Nuriye Gülmen ve Semih Özakça iki eğitim emekçisi iki aydın, AKP’nin OHAL KHK’ları ile işsiz kaldılar. Haksız bir şekilde işlerinden edildiler birçokları gibi.

Ve sessiz kalmaktansa direnmeye karar verdiler.

63 gündür de en pasif ama en ölümcül eylemi sürdürüyorlar onlar da.

Silopi ülkenin güneydoğusunda, Dersim doğusundadır sizin görüş alanınız dışındalar yani. Onlardan muhtemelen haberiniz bile olmamıştır olsa da duymazdan gelmişsinizdir. Peki Nuriye ve Semih Ankara’nın ortasında eylemlerini sürdürüyor. Onu da duymadınız mı, sessizliğiniz yüzünüzü kızartmadı mı?

Alıntılanan Veriler

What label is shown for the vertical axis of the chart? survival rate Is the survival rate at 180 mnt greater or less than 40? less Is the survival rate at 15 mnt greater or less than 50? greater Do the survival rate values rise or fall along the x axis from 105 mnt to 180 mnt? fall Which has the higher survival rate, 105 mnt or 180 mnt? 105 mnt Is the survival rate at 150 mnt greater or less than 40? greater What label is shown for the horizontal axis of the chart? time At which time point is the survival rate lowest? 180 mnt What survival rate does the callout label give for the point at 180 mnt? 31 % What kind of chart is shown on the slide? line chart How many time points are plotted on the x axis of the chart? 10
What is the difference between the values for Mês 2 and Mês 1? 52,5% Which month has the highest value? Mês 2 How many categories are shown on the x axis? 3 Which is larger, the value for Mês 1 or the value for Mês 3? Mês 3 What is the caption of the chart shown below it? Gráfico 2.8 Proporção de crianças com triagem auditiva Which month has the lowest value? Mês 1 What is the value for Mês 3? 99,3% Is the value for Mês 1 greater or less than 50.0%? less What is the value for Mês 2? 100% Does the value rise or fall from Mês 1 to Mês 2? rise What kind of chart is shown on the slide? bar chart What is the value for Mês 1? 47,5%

==

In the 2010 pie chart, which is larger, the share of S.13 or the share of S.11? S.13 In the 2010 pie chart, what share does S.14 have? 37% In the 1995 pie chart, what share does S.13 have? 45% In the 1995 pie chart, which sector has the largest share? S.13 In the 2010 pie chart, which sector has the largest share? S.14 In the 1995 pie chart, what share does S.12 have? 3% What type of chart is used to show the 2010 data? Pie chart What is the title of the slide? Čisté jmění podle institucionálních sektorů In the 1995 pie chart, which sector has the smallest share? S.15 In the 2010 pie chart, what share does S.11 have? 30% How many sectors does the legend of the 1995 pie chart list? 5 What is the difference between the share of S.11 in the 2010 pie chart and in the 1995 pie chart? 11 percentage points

Görev A
Nuriye Gülmen ve Semih Özakça hakkındaki metinde geçen bütün yer adlarını yaz.
Görev B
Nuriye Gülmen ve Semih Özakça hakkındaki metinde "Nuriye Gülmen ve Semih Özakça iki eğitim emekçisi" diye başlayan paragrafı, temel bilgileri koruyarak tek cümleye indir.
Görev C
Nuriye Gülmen ve Semih Özakça hakkındaki metni, son cümlesinden sonra gelecek birkaç cümleyle devam ettir.

Yanıt A
Silopi, Dersim, Ankara

Yanıt B
İki eğitim emekçisi ve aydın olan Nuriye Gülmen ile Semih Özakça, birçokları gibi AKP'nin OHAL KHK'larıyla haksız yere işlerinden edildi.

Yanıt C
Bu insanlar bu ülkenin vatandaşı bu ülkenin vergi vereni değil mi?

Buna karşılık sonradan vatandaş olma Reza için devreye koymadığınız adam kalmadı. Devlet kesesinden ziyaretler, yolculuklar, lobi şirketlerine ödenen paralar.

Biri Genelkurmay Başkanı üç önemli bürokratın ABD’ye gönderilmesi yetmedi şimdi nazırlar sıraya girdi, Adalet Bakanı Reza’nın serbest bırakılması ya da meseleye diplomatik çözüm bulunması için ABD’ye yollandı.Yakında da devletin en başı Reza için ABD Başkanı Trump’a ricacı olacak.

Bundan hepiniz haberdarsınız ama, çünkü saklı gizli yok bu konuda. Yaptıklarını ve yapacaklarını açıkça ilan ediyorlar. Ne de olsa işin ucunda 17 - 25 Aralık dosyaları ve karapara aklama operasyonları ya Reza’nın itiraflarıyla ortaya dökülürse korkusu var.

Bundan da kızarmıyor mu yüzünüz?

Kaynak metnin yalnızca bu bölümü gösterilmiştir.